On Sunday, Vitalik Buterin, the co-founder of Ethereum, offered his opinions on what regulations should be imposed on the cryptocurrency sector. By legitimising cryptocurrencies as an asset class, regulation may make them more appealing to traditional financial institutions. But new laws and regulations might also change the very nature of the sector, especially in relation to ideas like decentralisation and censorship resistance.
The crypto business shouldn’t, in his opinion, be “enthusiastically” pursuing massive institutional funding at top speed. He claimed that regulations that restrict how the crypto space can operate internally while making it more difficult for projects to get traction with the general public are considerably worse than those that don’t.
According to a recent Fidelity Investments study, regulatory ambiguity is considered as a barrier to institutional cryptocurrency investment. A lack of regulatory certainty, according to 16% of the more than 1,000 institutional investors surveyed for the Institutional Investor Digital Assets Study, is a barrier to investing in digital assets.
However, more than eight out of ten (81%) of the institutional investors polled believe that digital assets play a part in investment portfolios. In addition, a Bitcoin ETF piqued the interest of 43% of institutional investors.
Buterin said that he is “actually kinda happy a lot of the ETFs are getting delayed.

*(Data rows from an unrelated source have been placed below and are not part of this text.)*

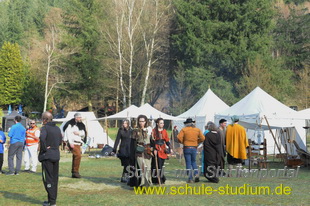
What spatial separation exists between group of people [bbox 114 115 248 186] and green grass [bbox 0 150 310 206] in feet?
1.25

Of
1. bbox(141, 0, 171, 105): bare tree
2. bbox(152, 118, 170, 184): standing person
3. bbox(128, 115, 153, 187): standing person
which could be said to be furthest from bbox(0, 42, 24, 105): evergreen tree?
bbox(128, 115, 153, 187): standing person

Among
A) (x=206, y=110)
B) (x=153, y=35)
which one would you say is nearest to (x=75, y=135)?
(x=206, y=110)

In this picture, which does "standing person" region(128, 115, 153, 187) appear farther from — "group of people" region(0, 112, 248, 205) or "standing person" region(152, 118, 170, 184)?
"standing person" region(152, 118, 170, 184)

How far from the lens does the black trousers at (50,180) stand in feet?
30.7

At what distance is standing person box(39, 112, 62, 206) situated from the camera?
30.8 ft

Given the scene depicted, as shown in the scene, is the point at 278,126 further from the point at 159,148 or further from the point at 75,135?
the point at 75,135

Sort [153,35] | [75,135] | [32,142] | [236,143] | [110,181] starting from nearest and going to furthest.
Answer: [110,181], [75,135], [236,143], [32,142], [153,35]

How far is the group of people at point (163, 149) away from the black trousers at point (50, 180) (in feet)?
8.15

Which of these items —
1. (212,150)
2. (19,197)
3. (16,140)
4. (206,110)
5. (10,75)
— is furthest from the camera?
(10,75)

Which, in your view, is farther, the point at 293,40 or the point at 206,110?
the point at 293,40

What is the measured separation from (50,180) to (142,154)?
2.70 metres

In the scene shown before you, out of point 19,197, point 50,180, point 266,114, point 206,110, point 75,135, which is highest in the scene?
point 206,110

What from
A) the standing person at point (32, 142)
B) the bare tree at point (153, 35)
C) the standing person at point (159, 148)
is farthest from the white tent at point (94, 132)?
the standing person at point (159, 148)

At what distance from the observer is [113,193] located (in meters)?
11.2
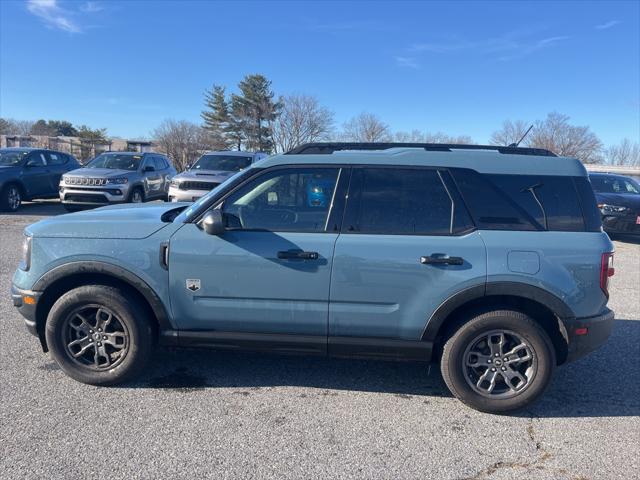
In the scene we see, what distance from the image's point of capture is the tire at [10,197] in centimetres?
1234

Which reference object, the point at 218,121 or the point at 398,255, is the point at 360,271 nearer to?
the point at 398,255

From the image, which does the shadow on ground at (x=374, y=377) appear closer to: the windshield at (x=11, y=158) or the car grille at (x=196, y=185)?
the car grille at (x=196, y=185)

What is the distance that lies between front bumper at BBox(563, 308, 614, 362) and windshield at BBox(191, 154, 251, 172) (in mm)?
10355

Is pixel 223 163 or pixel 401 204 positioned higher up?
pixel 223 163

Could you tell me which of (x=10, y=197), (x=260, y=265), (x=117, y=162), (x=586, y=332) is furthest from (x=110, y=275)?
(x=10, y=197)

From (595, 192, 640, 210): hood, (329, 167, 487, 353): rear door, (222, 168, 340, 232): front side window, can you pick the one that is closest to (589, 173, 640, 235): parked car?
(595, 192, 640, 210): hood

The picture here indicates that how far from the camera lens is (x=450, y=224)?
→ 10.8 ft

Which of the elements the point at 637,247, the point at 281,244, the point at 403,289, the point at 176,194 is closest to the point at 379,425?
the point at 403,289

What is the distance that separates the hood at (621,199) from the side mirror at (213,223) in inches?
417

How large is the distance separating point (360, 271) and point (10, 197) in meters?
12.8

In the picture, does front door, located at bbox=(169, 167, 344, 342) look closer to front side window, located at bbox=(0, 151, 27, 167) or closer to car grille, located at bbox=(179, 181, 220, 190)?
car grille, located at bbox=(179, 181, 220, 190)

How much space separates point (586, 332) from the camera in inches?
128

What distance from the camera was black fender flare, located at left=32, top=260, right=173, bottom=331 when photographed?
337 centimetres

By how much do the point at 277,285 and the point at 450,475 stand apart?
5.25 feet
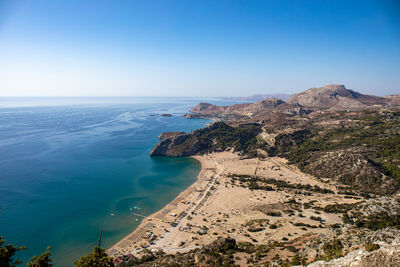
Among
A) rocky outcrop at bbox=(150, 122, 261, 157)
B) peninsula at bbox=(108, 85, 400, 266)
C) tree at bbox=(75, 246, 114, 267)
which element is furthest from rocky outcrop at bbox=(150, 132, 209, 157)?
tree at bbox=(75, 246, 114, 267)

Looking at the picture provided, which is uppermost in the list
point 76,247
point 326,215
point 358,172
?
point 358,172

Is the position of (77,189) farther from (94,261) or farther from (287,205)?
(287,205)

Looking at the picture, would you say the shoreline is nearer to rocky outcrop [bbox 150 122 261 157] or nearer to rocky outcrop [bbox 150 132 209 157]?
rocky outcrop [bbox 150 132 209 157]

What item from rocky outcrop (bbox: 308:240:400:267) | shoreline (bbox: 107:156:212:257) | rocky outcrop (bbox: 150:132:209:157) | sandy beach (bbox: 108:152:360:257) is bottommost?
shoreline (bbox: 107:156:212:257)

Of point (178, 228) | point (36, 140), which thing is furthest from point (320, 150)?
point (36, 140)

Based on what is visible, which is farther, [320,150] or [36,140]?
[36,140]

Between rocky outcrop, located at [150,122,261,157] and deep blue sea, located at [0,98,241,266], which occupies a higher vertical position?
rocky outcrop, located at [150,122,261,157]

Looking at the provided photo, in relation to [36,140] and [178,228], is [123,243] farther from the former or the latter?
[36,140]

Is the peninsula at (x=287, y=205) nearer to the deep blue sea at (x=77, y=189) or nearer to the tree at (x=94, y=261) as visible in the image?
the deep blue sea at (x=77, y=189)
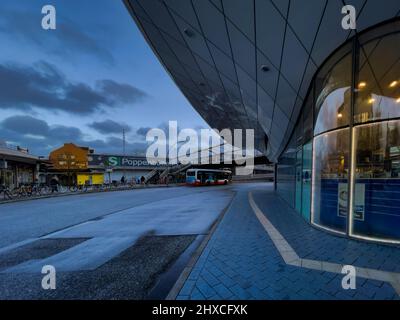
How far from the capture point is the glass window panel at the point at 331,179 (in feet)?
17.4

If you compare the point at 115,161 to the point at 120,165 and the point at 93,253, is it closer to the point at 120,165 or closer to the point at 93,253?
the point at 120,165

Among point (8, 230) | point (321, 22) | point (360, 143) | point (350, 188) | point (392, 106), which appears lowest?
point (8, 230)

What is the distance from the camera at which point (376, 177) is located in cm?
513

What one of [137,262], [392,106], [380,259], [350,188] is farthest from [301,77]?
[137,262]

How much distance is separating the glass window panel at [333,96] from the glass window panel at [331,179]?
1.09ft

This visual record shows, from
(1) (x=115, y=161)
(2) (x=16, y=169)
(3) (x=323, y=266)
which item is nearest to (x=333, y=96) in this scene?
(3) (x=323, y=266)

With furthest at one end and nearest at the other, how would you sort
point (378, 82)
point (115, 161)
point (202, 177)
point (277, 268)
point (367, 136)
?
point (115, 161)
point (202, 177)
point (367, 136)
point (378, 82)
point (277, 268)

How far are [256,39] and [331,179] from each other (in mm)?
5047

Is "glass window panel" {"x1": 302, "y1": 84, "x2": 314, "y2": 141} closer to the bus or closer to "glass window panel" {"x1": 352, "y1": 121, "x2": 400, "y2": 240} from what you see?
"glass window panel" {"x1": 352, "y1": 121, "x2": 400, "y2": 240}

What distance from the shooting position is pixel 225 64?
8.71 metres

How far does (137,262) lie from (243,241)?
2.61 m

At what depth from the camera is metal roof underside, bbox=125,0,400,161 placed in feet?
15.4
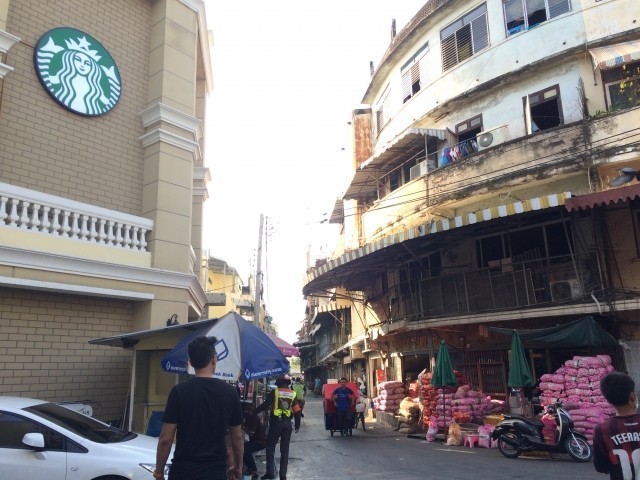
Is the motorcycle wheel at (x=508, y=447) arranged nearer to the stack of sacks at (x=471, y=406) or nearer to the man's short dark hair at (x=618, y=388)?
the stack of sacks at (x=471, y=406)

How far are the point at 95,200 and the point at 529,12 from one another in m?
13.6

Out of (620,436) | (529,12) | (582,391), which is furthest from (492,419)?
(529,12)

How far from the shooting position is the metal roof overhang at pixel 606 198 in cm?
1141

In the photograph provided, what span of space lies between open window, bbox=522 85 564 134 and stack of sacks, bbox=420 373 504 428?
753cm

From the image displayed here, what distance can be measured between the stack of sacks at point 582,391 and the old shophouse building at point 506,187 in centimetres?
60

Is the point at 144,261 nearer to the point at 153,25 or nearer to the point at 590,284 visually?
the point at 153,25

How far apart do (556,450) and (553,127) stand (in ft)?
28.3

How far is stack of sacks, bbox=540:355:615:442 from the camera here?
422 inches

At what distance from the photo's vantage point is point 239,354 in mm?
7172

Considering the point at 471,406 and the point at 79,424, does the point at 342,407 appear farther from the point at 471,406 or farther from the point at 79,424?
the point at 79,424

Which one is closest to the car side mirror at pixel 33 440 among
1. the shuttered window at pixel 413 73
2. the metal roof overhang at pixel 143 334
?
the metal roof overhang at pixel 143 334

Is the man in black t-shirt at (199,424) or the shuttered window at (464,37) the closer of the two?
the man in black t-shirt at (199,424)

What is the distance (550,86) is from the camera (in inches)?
602

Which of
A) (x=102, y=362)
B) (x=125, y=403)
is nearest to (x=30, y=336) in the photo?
(x=102, y=362)
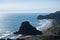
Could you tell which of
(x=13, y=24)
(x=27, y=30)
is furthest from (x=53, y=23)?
(x=13, y=24)

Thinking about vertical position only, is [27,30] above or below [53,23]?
below

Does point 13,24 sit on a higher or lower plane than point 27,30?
higher

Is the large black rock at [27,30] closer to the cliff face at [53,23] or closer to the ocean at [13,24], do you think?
the ocean at [13,24]

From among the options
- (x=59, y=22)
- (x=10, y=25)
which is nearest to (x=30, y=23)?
(x=10, y=25)

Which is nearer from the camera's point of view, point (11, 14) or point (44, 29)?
point (11, 14)

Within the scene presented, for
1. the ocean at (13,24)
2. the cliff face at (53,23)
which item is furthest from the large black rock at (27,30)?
the cliff face at (53,23)

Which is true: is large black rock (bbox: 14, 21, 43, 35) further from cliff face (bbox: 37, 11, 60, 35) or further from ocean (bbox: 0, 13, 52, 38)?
cliff face (bbox: 37, 11, 60, 35)

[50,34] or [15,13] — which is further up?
[15,13]

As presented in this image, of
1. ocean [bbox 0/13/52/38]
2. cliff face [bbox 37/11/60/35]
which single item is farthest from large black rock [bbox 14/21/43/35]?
cliff face [bbox 37/11/60/35]

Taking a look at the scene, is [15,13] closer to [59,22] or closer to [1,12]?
[1,12]

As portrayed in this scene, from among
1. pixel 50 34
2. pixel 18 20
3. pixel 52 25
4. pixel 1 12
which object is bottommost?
pixel 50 34

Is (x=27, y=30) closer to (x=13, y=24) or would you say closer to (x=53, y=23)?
(x=13, y=24)
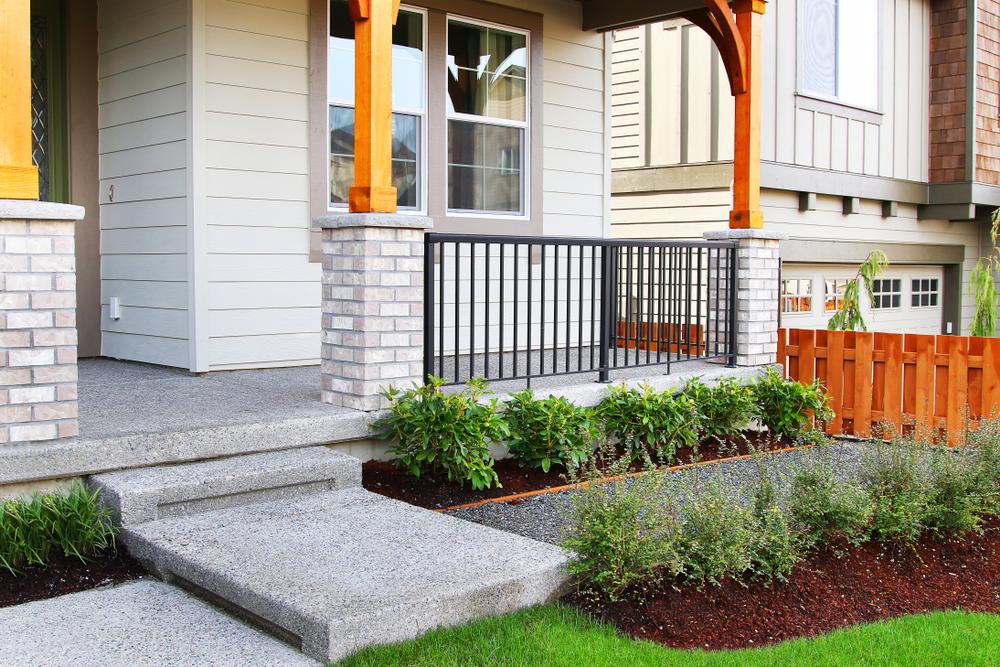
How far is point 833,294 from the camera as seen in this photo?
11750 mm

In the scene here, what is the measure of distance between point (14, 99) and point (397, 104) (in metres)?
3.62

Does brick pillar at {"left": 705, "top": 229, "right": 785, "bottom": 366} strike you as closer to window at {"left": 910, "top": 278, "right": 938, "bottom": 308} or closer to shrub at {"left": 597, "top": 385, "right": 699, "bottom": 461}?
shrub at {"left": 597, "top": 385, "right": 699, "bottom": 461}

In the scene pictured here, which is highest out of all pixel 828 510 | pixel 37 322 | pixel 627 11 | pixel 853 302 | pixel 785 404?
pixel 627 11

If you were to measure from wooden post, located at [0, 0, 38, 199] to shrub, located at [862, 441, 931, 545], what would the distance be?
389cm

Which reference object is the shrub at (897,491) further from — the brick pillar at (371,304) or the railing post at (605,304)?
the brick pillar at (371,304)

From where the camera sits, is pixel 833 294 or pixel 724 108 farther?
pixel 833 294

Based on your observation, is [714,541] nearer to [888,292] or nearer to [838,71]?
[838,71]

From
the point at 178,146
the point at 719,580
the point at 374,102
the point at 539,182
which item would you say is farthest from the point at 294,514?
the point at 539,182

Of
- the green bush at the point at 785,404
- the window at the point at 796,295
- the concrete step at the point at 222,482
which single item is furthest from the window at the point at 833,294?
the concrete step at the point at 222,482

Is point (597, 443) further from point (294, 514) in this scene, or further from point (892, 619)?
point (892, 619)

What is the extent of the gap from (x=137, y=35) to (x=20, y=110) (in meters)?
2.93

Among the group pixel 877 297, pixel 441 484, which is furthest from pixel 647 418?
pixel 877 297

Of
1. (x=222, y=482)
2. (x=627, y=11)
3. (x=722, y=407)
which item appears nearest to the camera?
(x=222, y=482)

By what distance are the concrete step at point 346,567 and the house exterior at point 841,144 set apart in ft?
22.1
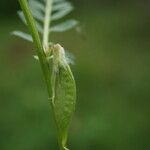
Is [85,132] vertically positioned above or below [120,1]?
above

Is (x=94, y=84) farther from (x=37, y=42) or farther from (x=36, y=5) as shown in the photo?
(x=37, y=42)

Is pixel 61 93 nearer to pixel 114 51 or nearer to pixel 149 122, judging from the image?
pixel 149 122

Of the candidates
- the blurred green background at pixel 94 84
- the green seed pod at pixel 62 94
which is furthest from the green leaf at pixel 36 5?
the blurred green background at pixel 94 84

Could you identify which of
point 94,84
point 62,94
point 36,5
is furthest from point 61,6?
point 94,84

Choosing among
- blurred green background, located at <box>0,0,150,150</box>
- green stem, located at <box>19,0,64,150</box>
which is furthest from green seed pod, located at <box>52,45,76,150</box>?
Result: blurred green background, located at <box>0,0,150,150</box>

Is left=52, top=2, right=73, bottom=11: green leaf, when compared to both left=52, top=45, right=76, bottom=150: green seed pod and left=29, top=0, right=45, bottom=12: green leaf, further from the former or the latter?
left=52, top=45, right=76, bottom=150: green seed pod

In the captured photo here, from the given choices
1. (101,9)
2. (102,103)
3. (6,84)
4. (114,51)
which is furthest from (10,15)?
(102,103)
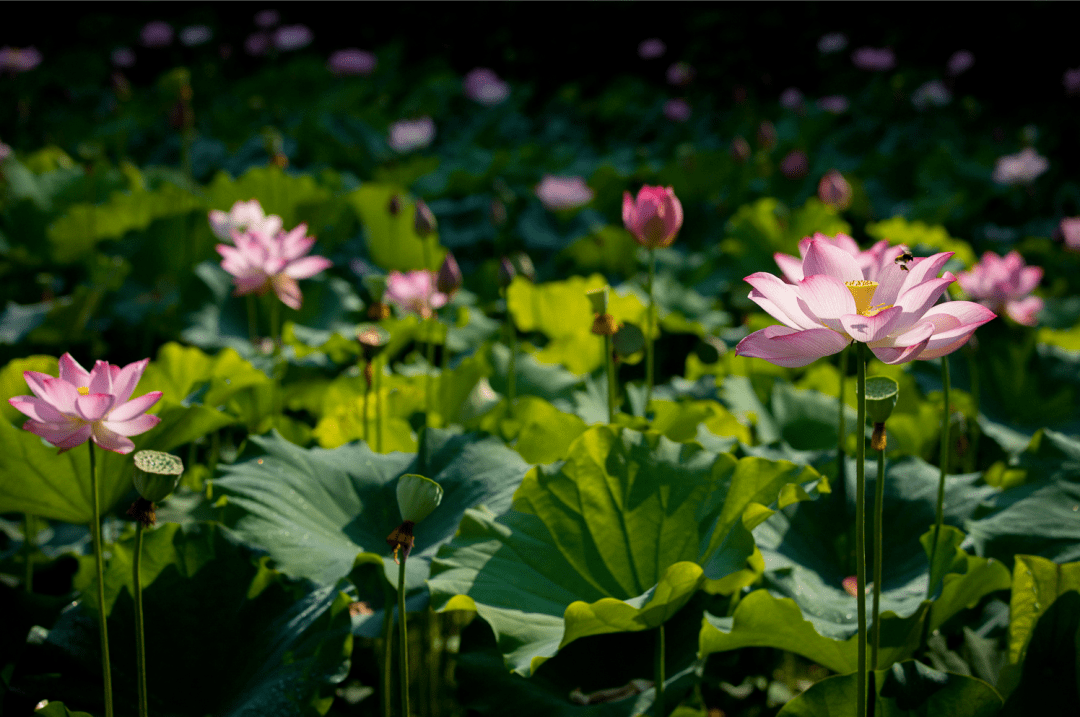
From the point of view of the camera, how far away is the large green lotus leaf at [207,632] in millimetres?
910

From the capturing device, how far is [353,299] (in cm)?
215

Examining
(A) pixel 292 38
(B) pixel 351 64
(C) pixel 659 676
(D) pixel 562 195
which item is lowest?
(C) pixel 659 676

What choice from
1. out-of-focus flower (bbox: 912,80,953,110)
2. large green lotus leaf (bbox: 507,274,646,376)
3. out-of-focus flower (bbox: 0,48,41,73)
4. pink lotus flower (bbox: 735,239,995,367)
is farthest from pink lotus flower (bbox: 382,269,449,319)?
out-of-focus flower (bbox: 912,80,953,110)

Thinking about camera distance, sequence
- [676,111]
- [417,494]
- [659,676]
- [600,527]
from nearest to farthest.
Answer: [417,494] < [659,676] < [600,527] < [676,111]

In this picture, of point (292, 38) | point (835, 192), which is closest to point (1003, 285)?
point (835, 192)

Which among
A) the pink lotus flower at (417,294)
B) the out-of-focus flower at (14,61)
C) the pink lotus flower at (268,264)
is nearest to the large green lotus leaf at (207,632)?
the pink lotus flower at (268,264)

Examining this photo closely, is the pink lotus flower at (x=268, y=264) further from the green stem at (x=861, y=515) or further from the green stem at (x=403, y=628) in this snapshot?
the green stem at (x=861, y=515)

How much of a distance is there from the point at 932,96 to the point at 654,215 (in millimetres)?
3569

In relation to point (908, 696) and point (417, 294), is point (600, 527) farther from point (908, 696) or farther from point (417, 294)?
point (417, 294)

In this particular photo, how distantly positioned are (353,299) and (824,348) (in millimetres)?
1672

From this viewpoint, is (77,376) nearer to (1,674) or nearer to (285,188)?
(1,674)

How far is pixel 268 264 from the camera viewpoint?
1337mm

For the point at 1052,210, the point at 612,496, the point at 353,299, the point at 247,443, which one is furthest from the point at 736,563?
the point at 1052,210

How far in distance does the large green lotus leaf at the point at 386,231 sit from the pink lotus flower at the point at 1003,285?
151 cm
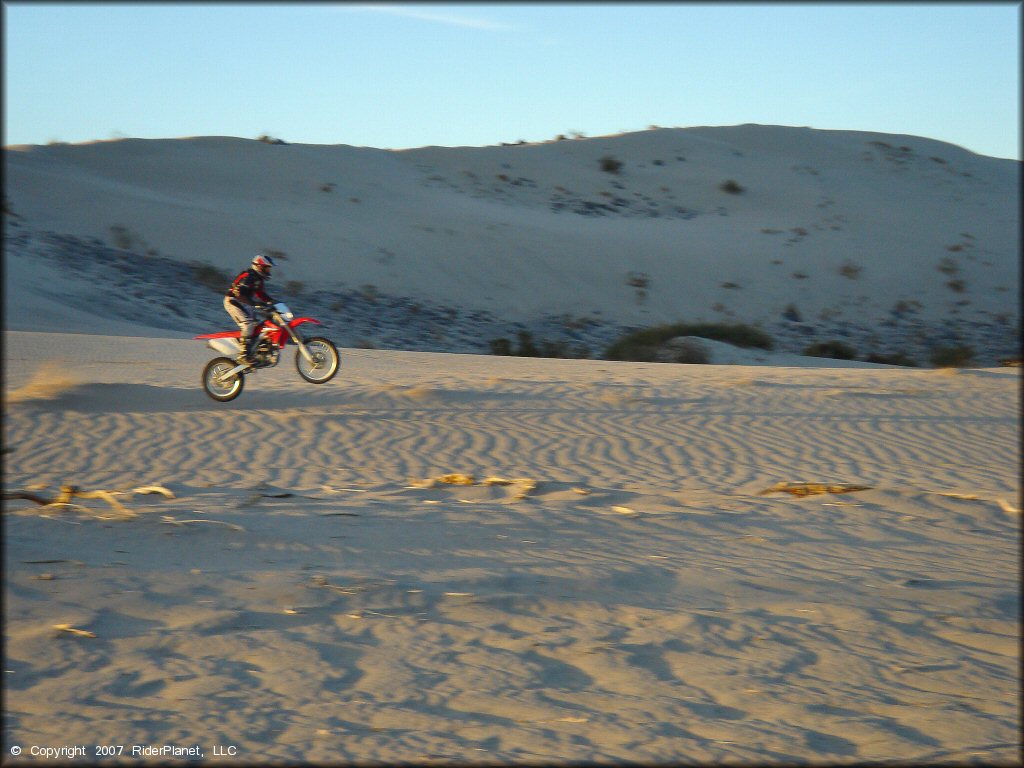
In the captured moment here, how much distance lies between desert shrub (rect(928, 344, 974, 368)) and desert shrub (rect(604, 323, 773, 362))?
4.16 metres

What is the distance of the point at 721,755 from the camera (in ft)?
13.5

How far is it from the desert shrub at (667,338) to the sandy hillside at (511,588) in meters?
11.5

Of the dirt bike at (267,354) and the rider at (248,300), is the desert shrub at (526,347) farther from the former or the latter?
the rider at (248,300)

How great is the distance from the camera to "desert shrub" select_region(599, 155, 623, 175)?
56.0 m

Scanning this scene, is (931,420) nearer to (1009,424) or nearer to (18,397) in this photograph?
(1009,424)

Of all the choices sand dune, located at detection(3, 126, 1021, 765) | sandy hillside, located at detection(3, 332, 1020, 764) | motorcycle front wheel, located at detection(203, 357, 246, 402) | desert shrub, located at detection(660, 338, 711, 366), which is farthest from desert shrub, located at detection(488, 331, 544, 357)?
sandy hillside, located at detection(3, 332, 1020, 764)

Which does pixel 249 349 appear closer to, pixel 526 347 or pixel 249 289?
pixel 249 289

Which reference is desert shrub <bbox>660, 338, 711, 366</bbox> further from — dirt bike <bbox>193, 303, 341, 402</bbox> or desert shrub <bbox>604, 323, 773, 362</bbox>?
dirt bike <bbox>193, 303, 341, 402</bbox>

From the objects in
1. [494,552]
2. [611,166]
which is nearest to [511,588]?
[494,552]

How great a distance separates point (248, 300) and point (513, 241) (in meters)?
27.1

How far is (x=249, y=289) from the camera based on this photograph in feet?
40.7

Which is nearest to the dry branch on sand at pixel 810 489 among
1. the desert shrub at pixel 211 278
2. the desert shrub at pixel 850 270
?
the desert shrub at pixel 211 278

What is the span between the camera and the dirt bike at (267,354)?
1254 cm

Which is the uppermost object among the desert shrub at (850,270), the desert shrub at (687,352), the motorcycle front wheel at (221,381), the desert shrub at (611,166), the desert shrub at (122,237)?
the desert shrub at (611,166)
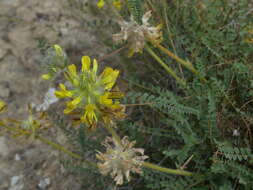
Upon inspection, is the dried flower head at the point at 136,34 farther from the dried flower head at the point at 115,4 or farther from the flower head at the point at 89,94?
the dried flower head at the point at 115,4

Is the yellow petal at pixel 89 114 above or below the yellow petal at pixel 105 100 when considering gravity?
below

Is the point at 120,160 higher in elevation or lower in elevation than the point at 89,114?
lower

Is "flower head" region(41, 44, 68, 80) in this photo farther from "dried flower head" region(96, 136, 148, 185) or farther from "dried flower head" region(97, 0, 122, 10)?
"dried flower head" region(97, 0, 122, 10)

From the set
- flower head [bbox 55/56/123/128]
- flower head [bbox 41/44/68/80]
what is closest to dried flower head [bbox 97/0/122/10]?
flower head [bbox 41/44/68/80]

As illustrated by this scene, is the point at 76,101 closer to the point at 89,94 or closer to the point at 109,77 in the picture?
the point at 89,94

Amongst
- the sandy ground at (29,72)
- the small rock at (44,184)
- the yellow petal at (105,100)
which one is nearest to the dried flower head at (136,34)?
the yellow petal at (105,100)

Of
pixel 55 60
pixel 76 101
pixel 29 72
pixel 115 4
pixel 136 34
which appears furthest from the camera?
pixel 29 72

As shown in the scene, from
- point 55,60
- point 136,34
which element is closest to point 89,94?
point 55,60

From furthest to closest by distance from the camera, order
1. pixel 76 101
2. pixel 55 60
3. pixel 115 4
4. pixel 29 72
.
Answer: pixel 29 72, pixel 115 4, pixel 55 60, pixel 76 101
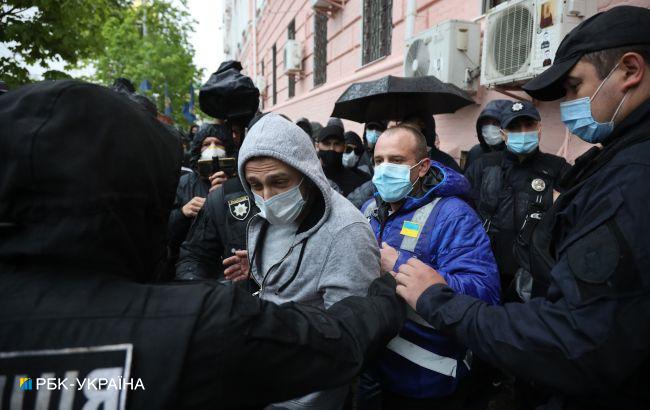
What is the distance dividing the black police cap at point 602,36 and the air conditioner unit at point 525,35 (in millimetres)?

The ecosystem needs time to mature before we get even more attention.”
Buterin separated the two types of legislative objectives he sees for the cryptocurrency market into improved consumer protection for those navigating the budding market and stopping the flow of illicit cryptocurrency, which he claimed is not limited to the DeFi space.
He seemed sceptical about mandating know-your-customer (KYC) standards for DeFi protocol front-ends. Financial organisations utilise such standards to combat money laundering, fraud, and corruption, but “hackers create custom code to connect with contracts,” getting beyond the typical KYC obstacles.
“It would annoy users but do nothing against hackers”
Buterin believes that certain DeFi restrictions, such as caps on how much leverage a user can use when trading, openness in code audits, and the requirement of “knowledge-based tests” rather than “plutocratic net-worth minimum norms,” could be more beneficial.
He further argued that regulations should be written to support the continued use of zero-knowledge proofs, a privacy-preserving cryptographic principle.